Resulta dudoso que un eslogan tan manido como “Cambio” sea capaz a estas alturas de decidir un solo voto. Y, sin embargo, ésa fue la apuesta de los laboristas para las elecciones de julio en Reino Unido. Nada sorprendente en una de las campañas menos arriesgadas de la historia. Aunque puede que, por vaciada que haya quedado la palabra, no hubiese lema más pertinente para el asalto a Downing Street: voten por nosotros porque, ante todo y, sobre todo, no somos el Partido Conservador.

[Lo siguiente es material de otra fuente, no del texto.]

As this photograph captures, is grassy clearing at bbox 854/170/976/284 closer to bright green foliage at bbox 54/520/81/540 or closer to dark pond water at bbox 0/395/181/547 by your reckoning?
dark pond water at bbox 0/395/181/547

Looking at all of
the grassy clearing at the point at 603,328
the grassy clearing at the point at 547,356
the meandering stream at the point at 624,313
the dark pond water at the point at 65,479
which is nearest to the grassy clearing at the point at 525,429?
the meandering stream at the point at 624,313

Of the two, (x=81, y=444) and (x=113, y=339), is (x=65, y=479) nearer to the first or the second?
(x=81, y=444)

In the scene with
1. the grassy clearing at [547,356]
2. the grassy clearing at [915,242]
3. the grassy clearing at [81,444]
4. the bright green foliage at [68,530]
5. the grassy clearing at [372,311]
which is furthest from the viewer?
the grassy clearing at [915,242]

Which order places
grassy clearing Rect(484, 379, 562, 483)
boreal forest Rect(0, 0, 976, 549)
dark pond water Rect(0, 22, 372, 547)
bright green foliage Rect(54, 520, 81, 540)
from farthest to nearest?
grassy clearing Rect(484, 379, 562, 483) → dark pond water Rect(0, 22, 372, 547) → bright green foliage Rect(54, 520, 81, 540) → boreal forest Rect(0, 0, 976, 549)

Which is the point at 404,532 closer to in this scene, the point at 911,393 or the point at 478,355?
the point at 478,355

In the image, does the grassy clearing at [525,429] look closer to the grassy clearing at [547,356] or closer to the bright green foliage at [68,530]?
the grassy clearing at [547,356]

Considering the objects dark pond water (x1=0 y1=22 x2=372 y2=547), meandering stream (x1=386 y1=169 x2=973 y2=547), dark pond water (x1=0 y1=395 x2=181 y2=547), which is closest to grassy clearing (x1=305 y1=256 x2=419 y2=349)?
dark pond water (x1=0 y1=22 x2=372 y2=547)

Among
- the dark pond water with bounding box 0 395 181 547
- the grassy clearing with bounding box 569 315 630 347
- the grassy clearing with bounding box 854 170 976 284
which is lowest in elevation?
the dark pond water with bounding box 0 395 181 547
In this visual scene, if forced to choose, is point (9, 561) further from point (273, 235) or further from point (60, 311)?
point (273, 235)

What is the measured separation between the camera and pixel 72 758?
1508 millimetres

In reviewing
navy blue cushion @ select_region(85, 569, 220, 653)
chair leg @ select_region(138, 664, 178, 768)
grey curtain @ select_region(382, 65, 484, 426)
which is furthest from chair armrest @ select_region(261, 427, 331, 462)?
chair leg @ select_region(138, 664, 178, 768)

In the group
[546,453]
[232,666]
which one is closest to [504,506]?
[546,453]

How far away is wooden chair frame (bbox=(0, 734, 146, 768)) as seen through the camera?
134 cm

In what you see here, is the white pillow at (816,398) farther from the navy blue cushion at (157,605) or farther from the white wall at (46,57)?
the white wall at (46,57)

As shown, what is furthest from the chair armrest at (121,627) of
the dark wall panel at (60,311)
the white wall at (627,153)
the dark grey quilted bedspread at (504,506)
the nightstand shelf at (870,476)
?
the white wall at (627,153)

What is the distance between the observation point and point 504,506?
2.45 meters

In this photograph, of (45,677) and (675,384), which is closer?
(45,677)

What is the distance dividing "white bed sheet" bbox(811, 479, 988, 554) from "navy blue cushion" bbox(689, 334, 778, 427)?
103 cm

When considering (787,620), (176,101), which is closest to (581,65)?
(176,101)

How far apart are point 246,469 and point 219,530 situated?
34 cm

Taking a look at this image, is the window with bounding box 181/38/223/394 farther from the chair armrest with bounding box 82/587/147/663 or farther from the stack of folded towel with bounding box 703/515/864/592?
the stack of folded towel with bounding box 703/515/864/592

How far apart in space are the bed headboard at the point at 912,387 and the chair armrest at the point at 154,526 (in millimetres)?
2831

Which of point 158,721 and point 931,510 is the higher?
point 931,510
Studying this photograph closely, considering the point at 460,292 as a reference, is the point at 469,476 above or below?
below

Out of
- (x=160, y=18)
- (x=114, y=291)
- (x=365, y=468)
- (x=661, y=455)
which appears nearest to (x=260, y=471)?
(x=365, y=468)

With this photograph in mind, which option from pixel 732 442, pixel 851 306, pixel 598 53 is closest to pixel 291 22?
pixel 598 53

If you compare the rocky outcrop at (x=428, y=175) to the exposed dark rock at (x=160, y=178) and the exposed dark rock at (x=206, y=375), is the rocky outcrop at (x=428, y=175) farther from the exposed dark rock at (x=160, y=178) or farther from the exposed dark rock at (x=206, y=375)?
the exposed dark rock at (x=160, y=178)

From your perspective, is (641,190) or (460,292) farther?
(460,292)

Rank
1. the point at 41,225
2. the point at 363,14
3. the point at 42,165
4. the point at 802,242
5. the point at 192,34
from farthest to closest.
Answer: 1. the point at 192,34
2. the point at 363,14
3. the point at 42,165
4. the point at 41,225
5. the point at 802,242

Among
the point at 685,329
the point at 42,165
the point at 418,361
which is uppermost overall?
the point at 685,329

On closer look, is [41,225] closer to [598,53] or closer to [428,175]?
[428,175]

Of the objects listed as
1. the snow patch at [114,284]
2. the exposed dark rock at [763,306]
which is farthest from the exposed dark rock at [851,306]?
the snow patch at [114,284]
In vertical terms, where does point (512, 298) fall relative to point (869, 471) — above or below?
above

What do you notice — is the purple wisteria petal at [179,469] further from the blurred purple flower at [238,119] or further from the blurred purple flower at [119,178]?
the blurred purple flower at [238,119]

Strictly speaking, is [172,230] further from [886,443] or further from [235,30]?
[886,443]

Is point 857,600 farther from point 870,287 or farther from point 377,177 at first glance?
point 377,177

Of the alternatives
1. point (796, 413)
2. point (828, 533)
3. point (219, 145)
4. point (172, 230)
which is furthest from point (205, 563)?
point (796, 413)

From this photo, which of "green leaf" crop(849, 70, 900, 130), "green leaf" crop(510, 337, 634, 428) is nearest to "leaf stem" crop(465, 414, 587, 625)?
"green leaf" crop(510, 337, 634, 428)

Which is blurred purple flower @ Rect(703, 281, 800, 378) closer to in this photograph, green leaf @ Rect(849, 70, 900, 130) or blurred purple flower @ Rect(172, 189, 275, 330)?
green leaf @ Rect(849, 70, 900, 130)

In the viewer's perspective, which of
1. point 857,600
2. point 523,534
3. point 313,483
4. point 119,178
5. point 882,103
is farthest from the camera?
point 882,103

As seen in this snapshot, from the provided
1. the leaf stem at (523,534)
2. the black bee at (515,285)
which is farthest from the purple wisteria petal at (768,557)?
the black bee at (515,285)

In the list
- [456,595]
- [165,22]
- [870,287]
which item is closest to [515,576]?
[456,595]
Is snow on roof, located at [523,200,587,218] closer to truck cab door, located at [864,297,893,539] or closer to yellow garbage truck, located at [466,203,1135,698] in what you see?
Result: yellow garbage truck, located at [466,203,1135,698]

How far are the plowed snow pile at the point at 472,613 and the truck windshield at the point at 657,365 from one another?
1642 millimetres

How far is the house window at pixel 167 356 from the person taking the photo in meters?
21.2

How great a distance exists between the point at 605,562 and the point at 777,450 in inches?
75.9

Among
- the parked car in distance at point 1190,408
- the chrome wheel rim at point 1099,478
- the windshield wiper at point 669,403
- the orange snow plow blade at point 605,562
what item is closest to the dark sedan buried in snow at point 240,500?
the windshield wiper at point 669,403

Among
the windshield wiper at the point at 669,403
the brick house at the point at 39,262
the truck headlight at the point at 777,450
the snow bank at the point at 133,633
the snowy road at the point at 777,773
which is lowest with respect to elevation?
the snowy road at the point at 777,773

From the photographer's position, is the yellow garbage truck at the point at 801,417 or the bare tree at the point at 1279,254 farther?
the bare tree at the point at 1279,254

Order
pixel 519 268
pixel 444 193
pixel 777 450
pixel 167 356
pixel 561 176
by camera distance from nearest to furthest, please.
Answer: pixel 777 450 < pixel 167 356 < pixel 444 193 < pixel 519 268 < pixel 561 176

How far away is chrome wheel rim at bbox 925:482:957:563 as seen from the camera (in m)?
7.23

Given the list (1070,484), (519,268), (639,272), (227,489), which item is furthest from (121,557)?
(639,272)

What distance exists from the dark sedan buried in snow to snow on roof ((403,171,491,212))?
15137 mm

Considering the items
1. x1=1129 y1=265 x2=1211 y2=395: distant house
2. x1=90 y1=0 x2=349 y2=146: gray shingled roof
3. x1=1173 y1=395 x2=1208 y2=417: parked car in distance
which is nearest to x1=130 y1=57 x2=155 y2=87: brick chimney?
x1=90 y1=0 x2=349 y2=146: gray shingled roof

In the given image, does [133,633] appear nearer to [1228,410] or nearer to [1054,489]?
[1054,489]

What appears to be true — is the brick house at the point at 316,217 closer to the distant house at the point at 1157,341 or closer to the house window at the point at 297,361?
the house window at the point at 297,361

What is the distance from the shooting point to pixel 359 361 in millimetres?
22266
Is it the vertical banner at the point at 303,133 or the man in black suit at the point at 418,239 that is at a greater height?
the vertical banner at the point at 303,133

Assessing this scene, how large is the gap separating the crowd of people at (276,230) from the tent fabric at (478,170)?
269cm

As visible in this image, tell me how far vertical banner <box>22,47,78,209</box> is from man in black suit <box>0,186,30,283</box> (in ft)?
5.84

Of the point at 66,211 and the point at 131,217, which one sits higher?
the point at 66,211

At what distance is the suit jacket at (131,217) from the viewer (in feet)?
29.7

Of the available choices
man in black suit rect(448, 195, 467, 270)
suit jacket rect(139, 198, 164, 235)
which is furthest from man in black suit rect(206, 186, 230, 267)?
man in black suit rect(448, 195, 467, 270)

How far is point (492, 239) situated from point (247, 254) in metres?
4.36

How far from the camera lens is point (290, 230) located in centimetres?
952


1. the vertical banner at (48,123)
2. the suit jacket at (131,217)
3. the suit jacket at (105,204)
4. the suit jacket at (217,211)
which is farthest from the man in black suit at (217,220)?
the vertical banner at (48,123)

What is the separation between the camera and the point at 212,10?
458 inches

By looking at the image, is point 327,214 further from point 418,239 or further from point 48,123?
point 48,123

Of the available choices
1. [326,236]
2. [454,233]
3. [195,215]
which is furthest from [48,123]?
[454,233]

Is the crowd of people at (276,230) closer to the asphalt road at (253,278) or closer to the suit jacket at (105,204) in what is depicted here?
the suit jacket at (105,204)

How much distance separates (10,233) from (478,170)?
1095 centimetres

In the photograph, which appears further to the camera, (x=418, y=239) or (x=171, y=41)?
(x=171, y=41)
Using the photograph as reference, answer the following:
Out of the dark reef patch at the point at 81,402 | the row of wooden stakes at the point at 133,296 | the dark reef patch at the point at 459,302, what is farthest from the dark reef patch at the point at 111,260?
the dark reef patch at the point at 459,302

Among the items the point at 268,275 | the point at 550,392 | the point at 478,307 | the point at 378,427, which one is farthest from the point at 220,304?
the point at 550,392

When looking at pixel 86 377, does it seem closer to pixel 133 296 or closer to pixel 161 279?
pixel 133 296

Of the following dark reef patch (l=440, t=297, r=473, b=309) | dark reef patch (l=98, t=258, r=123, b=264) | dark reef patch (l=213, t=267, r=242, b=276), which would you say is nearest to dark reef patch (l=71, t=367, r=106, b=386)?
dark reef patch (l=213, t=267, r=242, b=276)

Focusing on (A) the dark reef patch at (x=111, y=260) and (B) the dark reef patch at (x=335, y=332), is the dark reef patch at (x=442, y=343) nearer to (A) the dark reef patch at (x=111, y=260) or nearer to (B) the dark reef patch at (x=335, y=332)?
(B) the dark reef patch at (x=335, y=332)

Keir Starmer fio su estrategia a dejar a los tories cocerse en su salsa, la que los últimos gobiernos conservadores prepararon a fuego lento desde que Boris Johnson les diese una arrolladora victoria en 2019. Purgadas las filas laboristas de los resabios del “corbynismo”, Starmer se propuso no asustar a nadie, minimizar errores, ganar por incomparecencia del rival. Reino Unido es hoy un país escaldado por un Brexit que prometió mucho más de lo que podía dar. Las fiestas pandémicas de Boris Johnson o el desastre financiero infligido por Liz Truss socavaron aún más la confianza de los británicos en sí mismos.
Tras años de disrupción, el nuevo primer ministro se jacta en presentarse como Mr. Normas. Un hombre de ley y orden para devolver la seriedad a las instituciones y recobrar la credibilidad dentro y fuera del país. A Sir Keir es difícil pillarlo en un renuncio. Lo intentaron los tabloides cuando se difundió una imagen suya, cerveza en mano, en una reunión con sus colaboradores en mitad de las restricciones sociales por la pandemia. “¡Escándalo! ¡El laborismo ya tiene su Partygate!”. El bautizado como Beergate quedó en nada tras una investigación policial, pero Starmer tomó buena nota de que cualquier desliz sería valiosa munición para sus adversarios.